I’m sure you remember the four months in the late 1990s when every kid was walking around with a digital pet (and the two month after when only the losers were), but younger generations may be new to the strange delight of caring for some pixels. The new wave of Tamagotchis, dubbed Tamagotchi Uni, features the “Tamaverse,” some kind of online thing where you can interact in some fashion with other Tamagotchi users and probably play little games and shit.
Tamagotchis are both very cool and fun and very depressing in a way that I can’t really explain. So is this week’s viral video.

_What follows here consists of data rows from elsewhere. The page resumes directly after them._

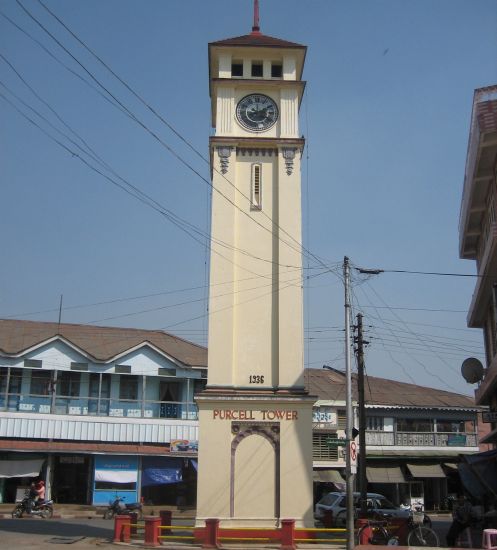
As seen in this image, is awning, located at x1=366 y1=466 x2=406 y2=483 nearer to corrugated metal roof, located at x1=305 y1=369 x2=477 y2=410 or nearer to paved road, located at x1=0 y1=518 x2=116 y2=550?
corrugated metal roof, located at x1=305 y1=369 x2=477 y2=410

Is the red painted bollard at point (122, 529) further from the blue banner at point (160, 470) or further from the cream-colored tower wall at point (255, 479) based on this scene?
the blue banner at point (160, 470)

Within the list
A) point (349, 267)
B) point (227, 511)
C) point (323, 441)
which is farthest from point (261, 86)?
point (323, 441)

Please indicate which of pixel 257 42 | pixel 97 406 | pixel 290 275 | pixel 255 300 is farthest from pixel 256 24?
pixel 97 406

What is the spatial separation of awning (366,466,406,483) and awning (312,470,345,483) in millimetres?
1796

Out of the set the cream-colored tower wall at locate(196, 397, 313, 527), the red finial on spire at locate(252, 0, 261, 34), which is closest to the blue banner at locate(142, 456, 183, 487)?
the cream-colored tower wall at locate(196, 397, 313, 527)

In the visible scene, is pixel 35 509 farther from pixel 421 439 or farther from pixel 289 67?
pixel 421 439

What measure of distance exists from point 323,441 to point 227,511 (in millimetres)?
21718

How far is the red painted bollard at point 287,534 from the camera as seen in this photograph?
68.9 feet

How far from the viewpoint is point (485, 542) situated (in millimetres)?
18141

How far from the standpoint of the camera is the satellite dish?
30438 millimetres

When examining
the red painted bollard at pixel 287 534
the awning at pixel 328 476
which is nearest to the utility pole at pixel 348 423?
the red painted bollard at pixel 287 534

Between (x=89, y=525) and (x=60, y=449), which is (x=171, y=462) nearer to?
(x=60, y=449)

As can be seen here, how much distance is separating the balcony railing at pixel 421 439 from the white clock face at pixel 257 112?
24340 millimetres

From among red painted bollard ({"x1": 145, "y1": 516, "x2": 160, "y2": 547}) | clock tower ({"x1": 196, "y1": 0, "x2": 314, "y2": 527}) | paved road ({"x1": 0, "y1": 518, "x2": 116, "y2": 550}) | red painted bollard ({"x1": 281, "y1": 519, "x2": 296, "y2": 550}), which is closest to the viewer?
paved road ({"x1": 0, "y1": 518, "x2": 116, "y2": 550})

Viral Video of the Week: Life After College as a 28-Year-Old With a Normal Job
Usually videos go viral because there’s something outrageous or novel about them, but this week, the internet is obsessed with a video that’s notable for its mundanity. TikToker @hubslife’s Life After College as a 28 Year-Old With A Normal Job depicts an unremarkable daily routine—going to work, going to the gym, petting the dog, eating some dinner—without commentary, but it seems to have hit people hard.
The comments are all over the place, with some declaring it a “dystopian nightmare,” and others saying “many will never reach this level of peace in their own lives.” It’s a video that acts as a mirror. Whether it makes you feel peace or dread depends on who you are. “from someone who has been in survival mode their whole life your routine is so serene and safe to me,” TikToker Danina commented, where Beni’s reaction was “this would be my nightmare.”
There is a twist to the story, though. The video seems to be sponsored by Daiya Flatbread, the depressing-or-comforting basis of this dude’s dinner. Whether a TikToker picking up a little cooperate cash to show off some ultra-prepared food makes the whole thing more dystopian or more serene really depends on your point of view.